About the Game (From the Steam Store Page)
The land of Yuria has been invaded and is now ruled by the iron fist of Death Adder, who secured his throne by seizing the Golden Axe™.
Three brave warriors now rise to the challenge of defeating Death Adder and his soldiers and returning peace to the Kingdom.
What Was I Thinking When I Bought This
It was free. I really don't know what I was thinking (in the colloquial sense), because even at a zero dollar price point, I didn't want it. I could say that I thought it wouldn't do any harm, but even that's not true. I knew, even then, that I did not want to play it, but I guess I was just filled with hubris. I was making such fine progress on the blog that I thought I could handle it. I never foresaw a day when I would be near-exhausted, dragging myself to the finish line, only to have this massive roadblock in the way.

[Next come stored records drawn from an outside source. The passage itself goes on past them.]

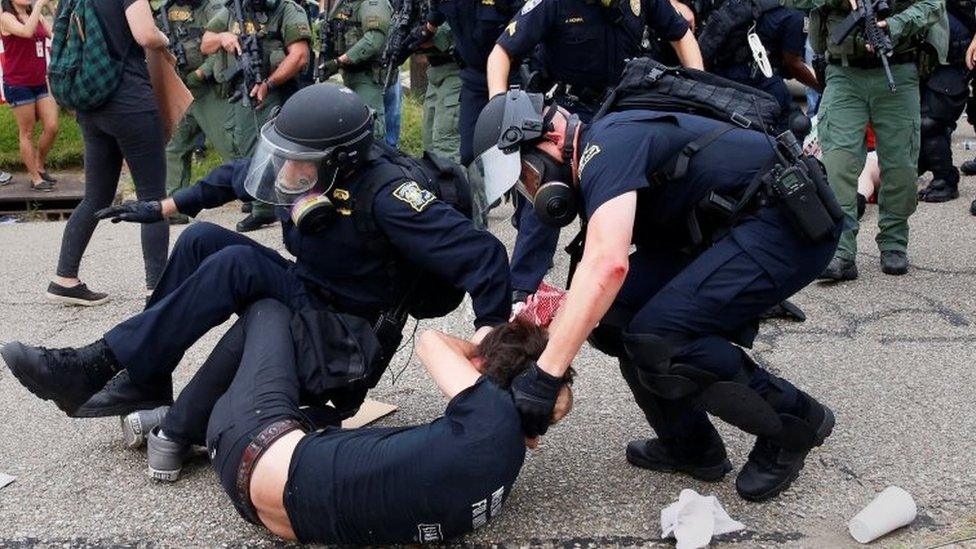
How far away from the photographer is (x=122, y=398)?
3639mm

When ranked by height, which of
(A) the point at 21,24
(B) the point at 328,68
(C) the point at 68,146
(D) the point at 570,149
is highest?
(D) the point at 570,149

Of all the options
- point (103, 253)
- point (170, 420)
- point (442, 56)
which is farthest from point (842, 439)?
point (103, 253)

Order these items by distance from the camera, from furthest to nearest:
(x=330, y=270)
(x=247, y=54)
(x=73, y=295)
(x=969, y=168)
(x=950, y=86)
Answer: (x=969, y=168) < (x=247, y=54) < (x=950, y=86) < (x=73, y=295) < (x=330, y=270)

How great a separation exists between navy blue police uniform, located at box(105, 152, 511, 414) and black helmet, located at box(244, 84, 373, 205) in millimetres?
88

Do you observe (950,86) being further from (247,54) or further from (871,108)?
(247,54)

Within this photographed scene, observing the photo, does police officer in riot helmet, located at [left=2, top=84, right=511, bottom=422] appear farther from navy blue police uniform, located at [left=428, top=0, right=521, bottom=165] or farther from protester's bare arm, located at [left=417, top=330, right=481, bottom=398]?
navy blue police uniform, located at [left=428, top=0, right=521, bottom=165]

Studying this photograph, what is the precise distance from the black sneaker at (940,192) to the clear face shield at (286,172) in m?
4.98

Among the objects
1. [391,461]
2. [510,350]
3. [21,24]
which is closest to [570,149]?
[510,350]

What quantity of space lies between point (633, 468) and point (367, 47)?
15.2 ft

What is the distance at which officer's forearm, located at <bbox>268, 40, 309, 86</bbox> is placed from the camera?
709cm

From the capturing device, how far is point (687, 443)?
3.39 m

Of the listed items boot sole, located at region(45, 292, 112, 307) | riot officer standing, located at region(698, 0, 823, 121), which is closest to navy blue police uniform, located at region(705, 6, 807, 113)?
riot officer standing, located at region(698, 0, 823, 121)

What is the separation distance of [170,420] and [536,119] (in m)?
1.47

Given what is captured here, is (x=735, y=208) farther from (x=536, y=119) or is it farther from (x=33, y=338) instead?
(x=33, y=338)
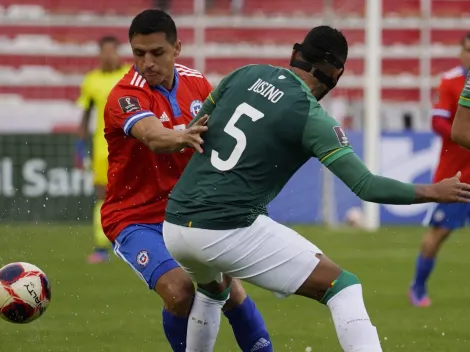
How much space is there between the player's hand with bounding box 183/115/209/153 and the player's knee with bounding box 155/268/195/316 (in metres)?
0.91

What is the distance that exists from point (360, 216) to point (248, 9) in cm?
488

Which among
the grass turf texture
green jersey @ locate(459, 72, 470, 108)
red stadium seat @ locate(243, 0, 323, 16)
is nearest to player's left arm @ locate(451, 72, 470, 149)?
green jersey @ locate(459, 72, 470, 108)

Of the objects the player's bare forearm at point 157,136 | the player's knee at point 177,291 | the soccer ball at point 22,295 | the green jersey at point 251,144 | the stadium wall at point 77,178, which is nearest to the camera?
the green jersey at point 251,144

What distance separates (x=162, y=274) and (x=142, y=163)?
73cm

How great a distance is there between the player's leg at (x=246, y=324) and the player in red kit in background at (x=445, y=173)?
12.3 feet

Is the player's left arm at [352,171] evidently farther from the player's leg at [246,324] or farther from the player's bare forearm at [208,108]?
the player's leg at [246,324]

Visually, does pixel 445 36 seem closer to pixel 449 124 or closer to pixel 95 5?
pixel 95 5

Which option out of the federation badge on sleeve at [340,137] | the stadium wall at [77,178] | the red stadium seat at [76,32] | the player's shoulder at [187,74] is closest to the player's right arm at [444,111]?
the player's shoulder at [187,74]

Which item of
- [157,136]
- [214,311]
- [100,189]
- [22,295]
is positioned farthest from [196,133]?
[100,189]

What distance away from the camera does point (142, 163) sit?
6.51 meters

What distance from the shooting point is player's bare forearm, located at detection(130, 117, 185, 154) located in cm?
574

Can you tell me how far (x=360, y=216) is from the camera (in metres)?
17.1

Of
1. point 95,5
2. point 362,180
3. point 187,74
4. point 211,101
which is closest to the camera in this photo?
point 362,180

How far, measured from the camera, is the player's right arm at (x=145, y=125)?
5.55 m
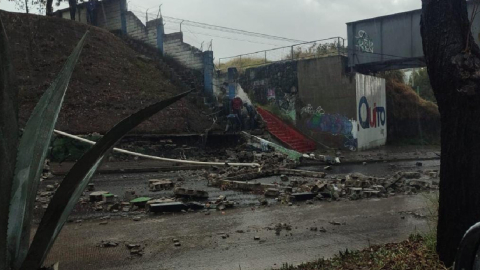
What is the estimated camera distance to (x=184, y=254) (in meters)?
5.62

Expectations and Prior Experience
As you might have gathered, I am not hopeful. I know Golden Axe. I've played Golden Axe. I can't say whether I've played this exact game, but if I haven't, then I'm sure it was a sequel, or a knock-off, or the game that it itself is knocking off. Either way, it's a late 80s/early 90s era side-scrolling brawler - a genre that . . . I'm not going to say bad things about except that it's definitely not for me.
What I will complain about is arcade games, an evil fucking blight on the creative potential of the medium with a revenue model that makes free-to-play microtransactions look humane and considerate by comparison. The one unforgivable sin of early home consoles is the way they just directly and uncritically ported these concentrated bundles of anti-fun and inflicted them upon unsuspecting children, who subsequently grew up to think that unforgiving difficulty curves, lack of save points, and a gambling-esque system of limited continues somehow constitutes "classic" (or, god-forbid "hardcore") gaming. Once The Legend of Zelda came to exist, console games no longer had any excuse to suck.

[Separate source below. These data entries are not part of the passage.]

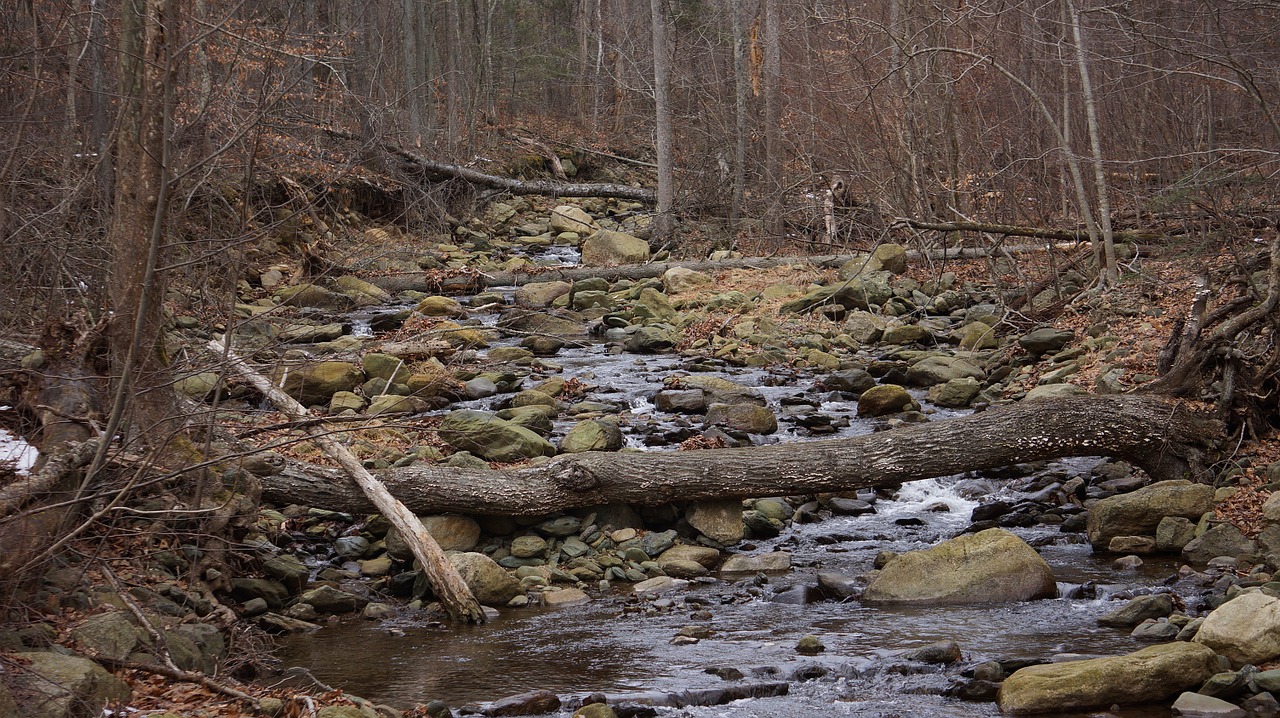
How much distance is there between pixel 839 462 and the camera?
8867 millimetres

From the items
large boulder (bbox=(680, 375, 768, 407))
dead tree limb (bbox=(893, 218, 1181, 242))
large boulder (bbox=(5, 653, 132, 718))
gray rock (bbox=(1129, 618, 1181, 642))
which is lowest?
large boulder (bbox=(680, 375, 768, 407))

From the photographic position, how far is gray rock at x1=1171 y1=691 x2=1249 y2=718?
505 centimetres

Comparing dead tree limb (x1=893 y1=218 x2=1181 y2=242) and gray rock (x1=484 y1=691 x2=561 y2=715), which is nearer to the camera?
gray rock (x1=484 y1=691 x2=561 y2=715)

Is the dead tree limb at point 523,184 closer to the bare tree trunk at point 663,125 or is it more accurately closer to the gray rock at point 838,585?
the bare tree trunk at point 663,125

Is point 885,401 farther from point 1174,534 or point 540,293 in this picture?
point 540,293

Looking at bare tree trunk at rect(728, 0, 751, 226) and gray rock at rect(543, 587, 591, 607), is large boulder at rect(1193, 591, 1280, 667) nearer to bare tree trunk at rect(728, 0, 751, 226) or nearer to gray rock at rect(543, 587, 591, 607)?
gray rock at rect(543, 587, 591, 607)

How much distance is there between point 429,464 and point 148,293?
437 centimetres

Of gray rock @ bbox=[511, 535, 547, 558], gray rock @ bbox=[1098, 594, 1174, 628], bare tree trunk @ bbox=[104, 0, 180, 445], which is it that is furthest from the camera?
gray rock @ bbox=[511, 535, 547, 558]

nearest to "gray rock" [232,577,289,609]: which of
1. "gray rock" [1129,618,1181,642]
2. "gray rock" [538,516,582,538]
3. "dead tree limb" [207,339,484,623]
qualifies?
"dead tree limb" [207,339,484,623]

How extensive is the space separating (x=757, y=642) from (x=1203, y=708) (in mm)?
2522

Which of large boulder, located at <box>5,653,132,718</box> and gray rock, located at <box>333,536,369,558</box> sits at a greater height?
large boulder, located at <box>5,653,132,718</box>

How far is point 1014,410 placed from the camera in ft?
29.1

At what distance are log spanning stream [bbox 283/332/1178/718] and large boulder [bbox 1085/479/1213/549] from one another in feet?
0.73

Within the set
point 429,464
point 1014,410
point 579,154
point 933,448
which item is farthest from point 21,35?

But maybe I'll be pleasantly surprised. I know a lot of old arcade games have their devotees, and that must be for a reason. And I'll be playing it on an emulator (Sega's official one, to be precise), so maybe I'll do like I did with Landstalker and abuse the save states to make it a more enjoyable experience. Or maybe I'll just tough it out. It's not like I have a stack of quarters on the line. If I stall out at the first level and just have to replay it over and over again, like I'm Johnny Gat in eternal side-scrolling purgatory, then at worst it will be reducible to the sensual experience of pressing buttons, which isn't too bad, all things considered.